The only point where I think we might loose too much flexibility with Smeulf's concept is this: The focused player not only receives player control commands. It is also the player which provides the data for the "Currently Playing" screen. And it is the player of the playlist which is currently being edited. So in Smeulf's concept, imagine you're watching a football game noiseless and you want to listen to music in the secondary player, which could be a quite common scenario. To add music to the music playlist, you would need to have the music player in fullscreen all the time while you're browsing through your ML. I think that is neither acceptable nor is it what we want to achieve with our player-picture-in-the-background. We WANT the user to be able to always see the player in the background which is most interesting. And in my example scenario, you have two different interests: The visual interest is on the football player while the control focus must be on the audio player...

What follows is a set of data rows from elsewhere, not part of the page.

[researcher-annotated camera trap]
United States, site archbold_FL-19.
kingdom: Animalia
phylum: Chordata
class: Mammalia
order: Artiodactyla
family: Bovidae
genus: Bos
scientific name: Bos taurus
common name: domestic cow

In my concept, you keep a way to focus any player handly... It's "just" a kind priority for the next focus player. If a player is fullscreen then it gains the focus, this don't means the other player needs to be fullscreen to be focused by hand... But if a new player is started fullscreen or if the player become fullscreen from PIP, then it's auto-focused, and you have to switch or manually focus the PIP player to gain control on it. I hope I'm more clear this way.
To add the music, just focus the music player could be suffisient right ?
User option is also a good way, I agree FreakyJ.
Cheers.
France